So no if its on the internet and its publicly viewable, i don't see why a bot like chatgpt should somehow be blind to a site that a human can see lol, hell microsofts made their new AI system see your screen, do you also want the AI's to somehow black out the screen area that has the website open and ... know theirs a TOS somewhere on the page
But wait, we already had a working mechanism to signal exactly this type of opting out[1] so let me rephrase the OP question: why does OpenAI get to be exempt from existing opt-out mechanisms and implement their own?
It certainly does seem as if they're trying to position themselves as a new standard against which content owners have to actively opt-out, and thus disregarding the already existing active opt-out signals. But that would mean that they don't actually care about privacy, and their opt-out signal is disengenuous! That can't be right, can it?? Surely everything they do is in good faith, just like every other corporation ever!
Anyway, the fact that they disregard existing privacy standards and rolled out their own privacy standard definitely gives me a lot of confidence that they will forever follow the privacy standards they themselves created!
Now excuse me, but I have to go get treatment for terminally metastasized sarcasm.
1) because they are not in law
2) because you too can ignore robots.txt
I thought is was obvious that Microsoft is clearly about to establish the next "standard" with near windows level of ubiquity, it will end up our primary starting point to use Microsoft stuff - we won't open apps, Copilot will.
Actions speak louder than words tho - look at how obvious they are being
Copilot is included with windows, they added a button for it to all keyboards made here on out, built it into Edge, Office, is a standalone app, their search engine and now their Xbox games NPCs will be AI powered, prolly open to all their game pass studios.
If it goes the way I expect Microsoft will be essentially done positioning themselves for the world we talk to and expect to listen to us - and organize, track and recall anything I talk to about it. Perfect for the smart glasses we all about to buy
Tbh, I think this will be the end of computing as we conceive it now - just not for the reason I expected originally.
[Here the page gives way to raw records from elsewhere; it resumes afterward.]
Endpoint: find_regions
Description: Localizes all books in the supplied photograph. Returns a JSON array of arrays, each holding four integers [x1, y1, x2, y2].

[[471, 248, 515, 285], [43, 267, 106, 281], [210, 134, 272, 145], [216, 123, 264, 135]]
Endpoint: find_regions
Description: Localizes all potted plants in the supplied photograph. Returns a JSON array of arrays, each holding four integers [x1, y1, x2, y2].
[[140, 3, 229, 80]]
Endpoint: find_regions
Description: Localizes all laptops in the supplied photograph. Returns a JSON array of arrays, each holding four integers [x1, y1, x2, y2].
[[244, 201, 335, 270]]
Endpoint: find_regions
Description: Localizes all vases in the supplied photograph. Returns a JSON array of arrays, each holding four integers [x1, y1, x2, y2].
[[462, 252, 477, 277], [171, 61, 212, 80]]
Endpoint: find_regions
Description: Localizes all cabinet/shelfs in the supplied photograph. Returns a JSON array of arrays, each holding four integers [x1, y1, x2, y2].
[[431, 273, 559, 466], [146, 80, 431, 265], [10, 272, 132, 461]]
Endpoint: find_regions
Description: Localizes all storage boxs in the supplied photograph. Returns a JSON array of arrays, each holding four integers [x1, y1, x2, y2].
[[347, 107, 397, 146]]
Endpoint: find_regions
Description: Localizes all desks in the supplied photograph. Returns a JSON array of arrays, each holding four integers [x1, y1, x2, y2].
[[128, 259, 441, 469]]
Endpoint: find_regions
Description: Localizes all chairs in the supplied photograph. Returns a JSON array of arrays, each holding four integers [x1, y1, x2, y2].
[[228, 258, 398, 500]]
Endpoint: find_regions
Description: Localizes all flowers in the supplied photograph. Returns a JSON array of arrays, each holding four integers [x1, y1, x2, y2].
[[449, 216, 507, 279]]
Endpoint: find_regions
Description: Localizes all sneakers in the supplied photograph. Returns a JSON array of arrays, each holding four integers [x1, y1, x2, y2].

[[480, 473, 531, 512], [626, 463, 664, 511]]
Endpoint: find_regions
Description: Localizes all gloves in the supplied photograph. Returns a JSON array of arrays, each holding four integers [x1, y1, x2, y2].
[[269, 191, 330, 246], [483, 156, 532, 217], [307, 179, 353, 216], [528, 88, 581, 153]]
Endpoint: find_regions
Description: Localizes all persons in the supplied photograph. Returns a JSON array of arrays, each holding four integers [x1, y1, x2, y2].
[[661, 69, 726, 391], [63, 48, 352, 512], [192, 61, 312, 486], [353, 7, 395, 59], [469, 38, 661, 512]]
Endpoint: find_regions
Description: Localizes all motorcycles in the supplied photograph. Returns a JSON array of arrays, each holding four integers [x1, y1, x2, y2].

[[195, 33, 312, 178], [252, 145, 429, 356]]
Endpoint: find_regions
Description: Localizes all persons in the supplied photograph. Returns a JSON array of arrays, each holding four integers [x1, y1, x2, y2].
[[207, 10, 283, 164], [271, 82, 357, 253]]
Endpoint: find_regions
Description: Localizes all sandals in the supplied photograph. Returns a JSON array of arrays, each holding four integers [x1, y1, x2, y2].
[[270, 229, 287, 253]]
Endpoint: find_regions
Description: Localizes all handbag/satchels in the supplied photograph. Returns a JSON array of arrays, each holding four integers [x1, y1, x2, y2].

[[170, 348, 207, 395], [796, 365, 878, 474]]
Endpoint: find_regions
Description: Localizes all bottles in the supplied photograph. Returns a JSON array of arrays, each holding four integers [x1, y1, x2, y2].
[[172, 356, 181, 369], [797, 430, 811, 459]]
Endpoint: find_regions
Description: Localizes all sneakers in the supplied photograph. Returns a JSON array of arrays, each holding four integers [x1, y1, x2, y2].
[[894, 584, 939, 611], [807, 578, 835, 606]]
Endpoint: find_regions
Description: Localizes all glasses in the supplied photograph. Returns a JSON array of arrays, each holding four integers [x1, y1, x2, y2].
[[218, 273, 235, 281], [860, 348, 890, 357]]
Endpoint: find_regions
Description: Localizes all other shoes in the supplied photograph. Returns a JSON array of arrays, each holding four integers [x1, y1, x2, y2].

Folders for example - I think Copilot will end folders and all the file organization stuff for normal users. I shouldn't need to ever kno where that stuff is on my PC after a future date, or manage it in any way.
Instead we'll have "real-time" folders, created from our own saved content, assembled to our inquiry and according to our preferences all named, topic labeled, and dated - but not by us.
Stored and retrieved by AI - lots like human memory actually.
Bc we'd then NEED Copilot just to access our stuff - I think that is most definitely coming sooner than later
A website can put up a TOS prohibiting such use, but my understanding is that is essentially unenforceable if the site is publicly accessible.
The recent Meta v Bright Data case highlights how extreme it can get without being technically illegal. https://techcrunch.com/2024/02/26/meta-drops-lawsuit-against...
If you’re trying to prevent scraping of your data, your best option is to not make it public.
I randomly block their IPs, tried some stuff with robots.txt and even completely banned it in the past as I thought this must be something else. It would just show up with new IPs and proceed.
The few times I checked it looked like official IPs. If I knew how I would sue Microsoft. They have no business in scraping my website 3-5 times a day when they send me basically no traffic
Edit:// it's also not my only website where bing goes crazy. And it's not new, this is going on for several years now (so no AI scraping I guess)
Your legal wherewithal relative to those who abuse them is what gives your terms of service teeth. Or leaves you toothless.